Remove Special Characters from String Column and formatting using Nested String functions in Data Prep/Data Recipe.
Business Use case:
What if I have a funky Phone Number format?
When you enter phone numbers in standard Phone fields, Salesforce preserves whichever phone number format you enter. so, we might have the phone number in various formats isn't weird? when you show un uniformity phone numbers on the dashboard. let's assume that the business wants to see the phone number in the following format xxx-xxx-xxxx .
Problem Statement:
we could use a string function to remove the special characters and re-format it. But we cannot be able to declare the Special characters in a list to remove all of the special characters present in the given string in Data Recipe. in that case, you are forced to iterate multiple calculated columns to get the cleaned strings and it would be pretty painful because we will end up having some additional fields based on the length of special characters present in the string and then need to use drop functions to drop those unnecessary fields.
Solution:
The above problem can be solved by using the Nested Replace function. let's get started with the detailed solution
Before we format the String (in our use case it's a Phone number,) we would need to clean the string which means removing all the special characters associated with it. then it's easier to format the phone number as per business needs.

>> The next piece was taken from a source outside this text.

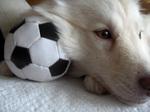 Финский лаппхунд с мячом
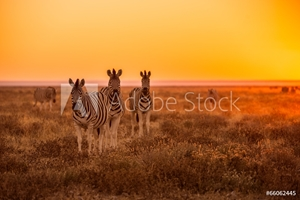 Bild på A herd of Zebra grazing at sunrise in Etosha, Namibia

Ex: if you look at the above sample data it has special characters like (,), —, +, and space.
the below string function will be helpful for removing the special characters in the string.
Formula: replace (field, searchString, replacement string)
Nested Replace formula syntax:
when we use the nested replace function then all of the declared special characters will get replaced by a defined replacement string(in our case it’s empty), in a single formula column.
replace (replace (replace (field, searchString3, replacement string), searchString2, replacement string), searchString1, replacement string)
Nested Replace function formula: -
replace(replace(replace(replace(replace(Phone,' ',''),'-',''),'+',''),')',''),'(','')
pls, see the below video for how the nested function can be created and how its works in Data Recipe.
After removing the Special characters from the string column it's time to format the string as per business requirements. If the phone number field has a country code, then we have to first find the length of the cleaned strings to split out the country code from the phone number field and format the rest of the digits as per the required format (place the hyphen in between the phone number digits.)
To find the length of the Phone Number: -
we have to pass the nested replace function to the inside of the char_length function.
char_length(replace(replace(replace(replace(replace(Phone,' ',''),'-',''),'+',''),')',''),'(',''))
Phone Number Without Country Code: -
eg : 904–254–8587
let's pass the above char_length formula to the nested case statements to remove the country code and format the phone number like the above.
Formula explanation:
The actual phone number digit is 10. and country code digits can vary based on the record's country. so, we are checking the total length of the cleaned phone number.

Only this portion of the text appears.